2,300 years in the making, a record-setting bridge is finally in the works. Because of Trump. Sort of

A Historic Crossing Takes Shape Amid European Defense Reckoning

2 300 years in the making – For more than two millennia, the Strait of Messina has challenged engineers and visionaries alike. The concept traces back to 250 BCE, when Roman forces constructed a temporary crossing using wooden planks balanced atop floating barrels. According to the ancient historian Pliny the Elder, this improvised structure enabled soldiers to parade 140 Carthaginian elephants from Sicily directly to Rome’s Circus Maximus during a triumphal procession.

Now, after countless attempts by political and commercial figures throughout history, a permanent solution is emerging. In August 2025, Italy’s government granted final authorization to construct a bridge spanning the 2.3-mile waterway. With Prime Minister Giorgia Meloni’s backing, the project moves forward despite pending legal obstacles. Once finished, it would claim the title of the world’s longest single-span suspension bridge.

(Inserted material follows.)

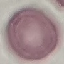
result = no malaria parasites seen
image type = cell patch, automatically extracted from a larger field of view and resized to 64 × 64 pixels
preparation = thin blood film
stain = Giemsa
capture = smartphone through the microscope eyepiece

More Than Concrete and Steel

Meloni has framed this infrastructure undertaking as essential to Italy’s security posture. The timing proves strategic, offering a creative pathway to satisfy demanding military expenditure requirements championed by President Donald Trump and mandated through NATO frameworks.

These requirements compel European nations to allocate 5% of their gross domestic product toward defense capabilities by 2035, a substantial jump from the current 2% threshold. Such obligations threaten to strain already compressed national budgets while intensifying broader economic difficulties across the continent.

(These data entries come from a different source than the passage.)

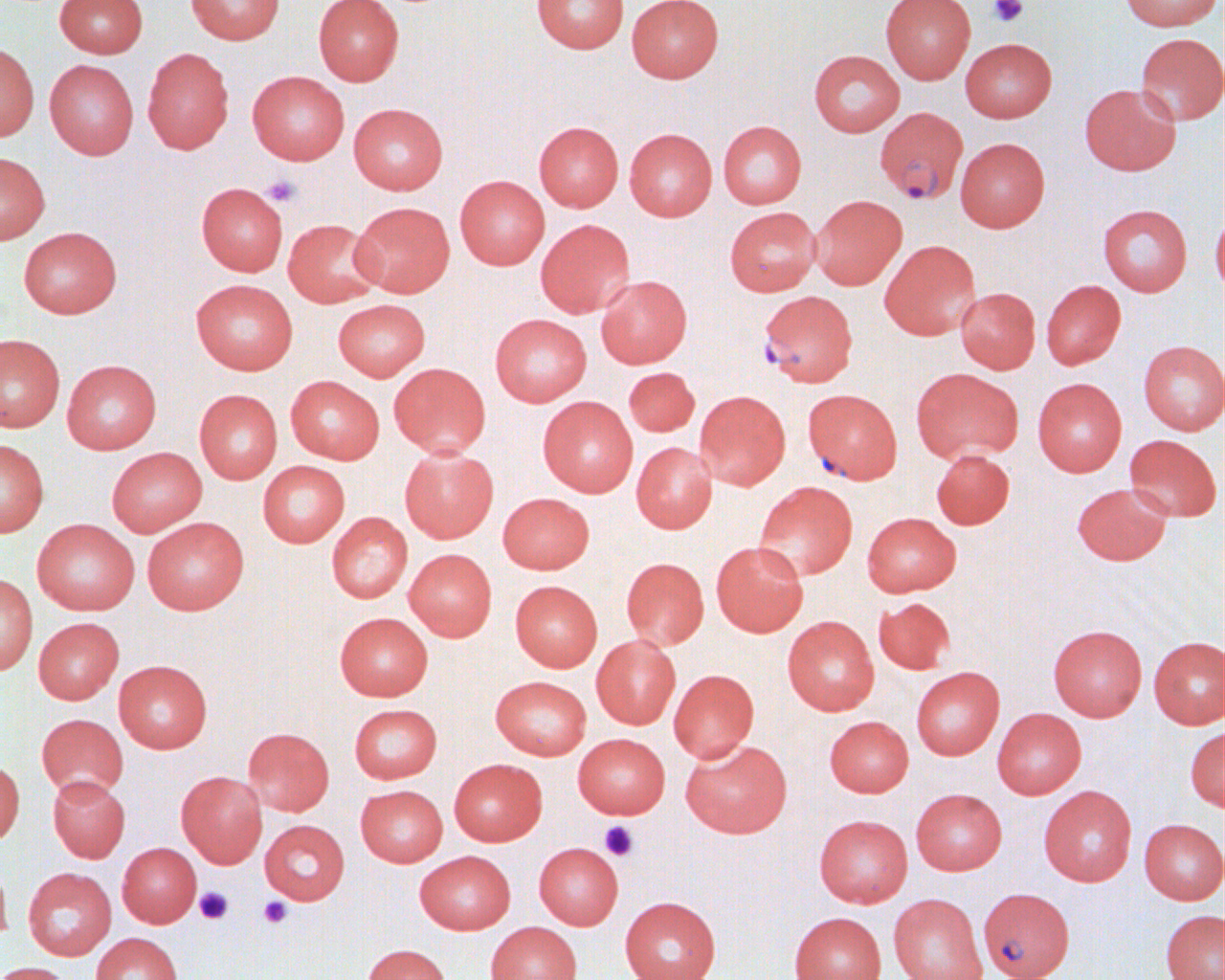
Summary:
  - Coordinate format: approximate bounding boxes as named x1/y1/x2/y2 corners in pixels
  - Uninfected red blood cell locations: (x1=54, y1=0, x2=148, y2=58), (x1=186, y1=0, x2=284, y2=44), (x1=313, y1=0, x2=404, y2=85), (x1=532, y1=0, x2=629, y2=53), (x1=626, y1=0, x2=723, y2=82), (x1=880, y1=0, x2=975, y2=84), (x1=1119, y1=0, x2=1222, y2=31), (x1=1135, y1=33, x2=1224, y2=125), (x1=960, y1=38, x2=1057, y2=122), (x1=0, y1=42, x2=39, y2=141), (x1=142, y1=47, x2=234, y2=154), (x1=808, y1=50, x2=905, y2=136), (x1=44, y1=60, x2=139, y2=159), (x1=247, y1=70, x2=349, y2=165), (x1=1079, y1=83, x2=1181, y2=175), (x1=348, y1=102, x2=448, y2=194), (x1=718, y1=120, x2=806, y2=209), (x1=534, y1=121, x2=623, y2=211), (x1=624, y1=127, x2=717, y2=221), (x1=955, y1=137, x2=1050, y2=232), (x1=0, y1=152, x2=50, y2=244), (x1=455, y1=175, x2=549, y2=270), (x1=196, y1=182, x2=288, y2=276), (x1=811, y1=195, x2=907, y2=290), (x1=350, y1=201, x2=455, y2=297), (x1=1097, y1=204, x2=1192, y2=296), (x1=724, y1=207, x2=821, y2=296), (x1=1211, y1=207, x2=1224, y2=297), (x1=283, y1=218, x2=382, y2=307), (x1=535, y1=219, x2=635, y2=318), (x1=18, y1=226, x2=122, y2=318), (x1=879, y1=240, x2=980, y2=340), (x1=596, y1=275, x2=692, y2=368), (x1=191, y1=278, x2=298, y2=374), (x1=1041, y1=280, x2=1126, y2=370), (x1=954, y1=287, x2=1041, y2=374), (x1=333, y1=299, x2=430, y2=381), (x1=490, y1=314, x2=592, y2=406), (x1=0, y1=333, x2=65, y2=432), (x1=1138, y1=340, x2=1225, y2=435), (x1=61, y1=359, x2=161, y2=454), (x1=389, y1=363, x2=490, y2=457), (x1=623, y1=367, x2=699, y2=436), (x1=911, y1=368, x2=1022, y2=463), (x1=286, y1=375, x2=384, y2=464), (x1=1032, y1=377, x2=1127, y2=477), (x1=194, y1=389, x2=283, y2=484), (x1=694, y1=390, x2=790, y2=490), (x1=538, y1=396, x2=638, y2=497), (x1=1124, y1=434, x2=1221, y2=521), (x1=0, y1=438, x2=49, y2=537), (x1=631, y1=441, x2=717, y2=533), (x1=399, y1=446, x2=498, y2=543), (x1=106, y1=447, x2=207, y2=536), (x1=931, y1=449, x2=1014, y2=529), (x1=258, y1=461, x2=350, y2=547), (x1=753, y1=481, x2=858, y2=581), (x1=1071, y1=482, x2=1172, y2=565), (x1=498, y1=492, x2=594, y2=574), (x1=327, y1=512, x2=413, y2=603), (x1=862, y1=512, x2=961, y2=596), (x1=142, y1=517, x2=248, y2=615), (x1=32, y1=519, x2=140, y2=615), (x1=711, y1=540, x2=808, y2=637), (x1=404, y1=549, x2=497, y2=641), (x1=621, y1=557, x2=709, y2=649), (x1=0, y1=573, x2=37, y2=675), (x1=510, y1=580, x2=602, y2=671), (x1=873, y1=597, x2=955, y2=674), (x1=335, y1=612, x2=433, y2=700), (x1=782, y1=616, x2=879, y2=715), (x1=33, y1=617, x2=123, y2=704), (x1=1048, y1=624, x2=1147, y2=721), (x1=591, y1=635, x2=680, y2=729), (x1=1149, y1=636, x2=1225, y2=729), (x1=113, y1=660, x2=212, y2=753), (x1=911, y1=666, x2=1004, y2=760), (x1=669, y1=669, x2=759, y2=762), (x1=490, y1=675, x2=591, y2=759), (x1=349, y1=704, x2=442, y2=783), (x1=992, y1=708, x2=1086, y2=799), (x1=36, y1=713, x2=128, y2=799), (x1=824, y1=715, x2=913, y2=797), (x1=1185, y1=726, x2=1225, y2=811), (x1=243, y1=727, x2=334, y2=816), (x1=572, y1=733, x2=670, y2=818), (x1=681, y1=739, x2=792, y2=838), (x1=449, y1=758, x2=547, y2=846), (x1=0, y1=759, x2=24, y2=846), (x1=176, y1=771, x2=267, y2=868), (x1=48, y1=775, x2=130, y2=862), (x1=355, y1=784, x2=448, y2=867), (x1=1038, y1=785, x2=1137, y2=886), (x1=910, y1=788, x2=1006, y2=875), (x1=814, y1=814, x2=912, y2=907), (x1=1139, y1=818, x2=1225, y2=904), (x1=259, y1=819, x2=349, y2=905), (x1=117, y1=842, x2=201, y2=928), (x1=534, y1=842, x2=623, y2=929), (x1=414, y1=850, x2=515, y2=934), (x1=0, y1=856, x2=12, y2=946), (x1=23, y1=867, x2=116, y2=960), (x1=888, y1=894, x2=988, y2=980), (x1=619, y1=896, x2=722, y2=980), (x1=1160, y1=909, x2=1225, y2=980), (x1=788, y1=912, x2=886, y2=980), (x1=486, y1=922, x2=582, y2=980), (x1=91, y1=932, x2=182, y2=980), (x1=361, y1=944, x2=451, y2=980), (x1=0, y1=962, x2=75, y2=980)
  - Platelet locations: (x1=989, y1=0, x2=1028, y2=27), (x1=261, y1=175, x2=301, y2=208), (x1=600, y1=821, x2=638, y2=861), (x1=195, y1=887, x2=234, y2=925), (x1=258, y1=896, x2=292, y2=929)
  - Plasmodium falciparum-infected red blood cell locations: (x1=874, y1=107, x2=969, y2=206), (x1=758, y1=290, x2=857, y2=387), (x1=802, y1=388, x2=903, y2=484), (x1=978, y1=887, x2=1074, y2=980)
  - Slide-level diagnosis: Plasmodium falciparum
  - Magnification: 1000x
  - Image size: 1225×980 pixels
  - Modality: optical microscopy
  - Field of view: single
  - Preparation: thin blood film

“The assumption is there will be a massive increase in defense spending, but I’m skeptical it will happen,” said Kenningham. “Few feel strongly committed to taking on the burden from the US.”

The dilemma forces European policymakers to weigh military investment against social welfare commitments. A magnificent bridge cannot resolve this tension entirely, yet it symbolizes the continent’s broader struggle to achieve strategic autonomy from American protection. Germany’s Ifo Institute estimates that U.S. security guarantees have liberated approximately €1.8 trillion for European social programs since 1991.

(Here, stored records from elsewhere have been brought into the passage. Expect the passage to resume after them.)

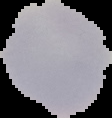
Summary:
  - Malaria status: uninfected
  - Image type: segmented cell region with the area outside set to black
  - Preparation: thin blood film
  - Image size: 112×118 pixels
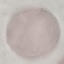
Summary:
  - Result: no malaria parasites detected
  - Preparation: thin smear
  - Image type: cell patch, automatically extracted from a larger field of view and resized to 64 × 64 pixels
  - Capture: smartphone through the microscope eyepiece
  - Stain: Giemsa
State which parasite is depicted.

Fiscal Pressures Mount Across the Continent

Most European economies find themselves in precarious financial positions, with the notable exception of Germany. Governments have shouldered enormous expenditures addressing the pandemic crisis, then confronted elevated interest rates designed to combat subsequent inflation. These compounded shocks impacted European markets more severely than American ones, which benefited from economic diversification and a leading artificial intelligence infrastructure expansion.

Consequently, numerous nations have implemented tax increases alongside welfare reductions. The political consequences have been significant. France experienced seven different prime ministers over seven years, while Britain prepares to appoint its sixth leader in the same timeframe.

“That’s not exactly the best environment to start increasing military spending by ‘literally billions of dollars,’ as NATO Secretary General Mark Rutte announced Tuesday.”

Trump has intensified pressure through threats of reduced American military presence. Beginning in May, the Pentagon initiated plans to remove 5,000 soldiers stationed in Germany. This development prompted Berlin to accelerate defense investments with a clear trajectory toward the 5% objective.

Varied Responses Across Europe

Eastern European nations bordering Russia have shown particular momentum. Poland, Lithuania, and Estonia have advanced considerably toward meeting their commitments. Meanwhile, other countries face mounting difficulties.

Britain intends to boost expenditures through reallocation from other budget categories, though substantial portions remain unfunded. France’s legislature recently approved a €436 billion defense package, yet critics note the allocation falls short of actual requirements. Italy has publicly expressed doubts about achieving the targets. Spain has gone further, openly rejecting the new obligations.

Andrew Kenningham, Capital Economics’ lead European economist, emphasized that numerous nations confront simultaneous political turbulence and financial constraints. He warned that France’s debt-to-GDP ratio could surge from 135% to 150% by 2035 if defense spending increases materialize as projected.

“If the increased defense budget is spent wisely, it could bolster long-run productivity and economic growth,” said Ethan Ilzetzki, professor at the London School of Economics.

Advocates maintain that strategic defense investment could catalyze regional economic expansion. Whether this optimism proves justified remains one of Europe’s defining questions as it navigates an uncertain future.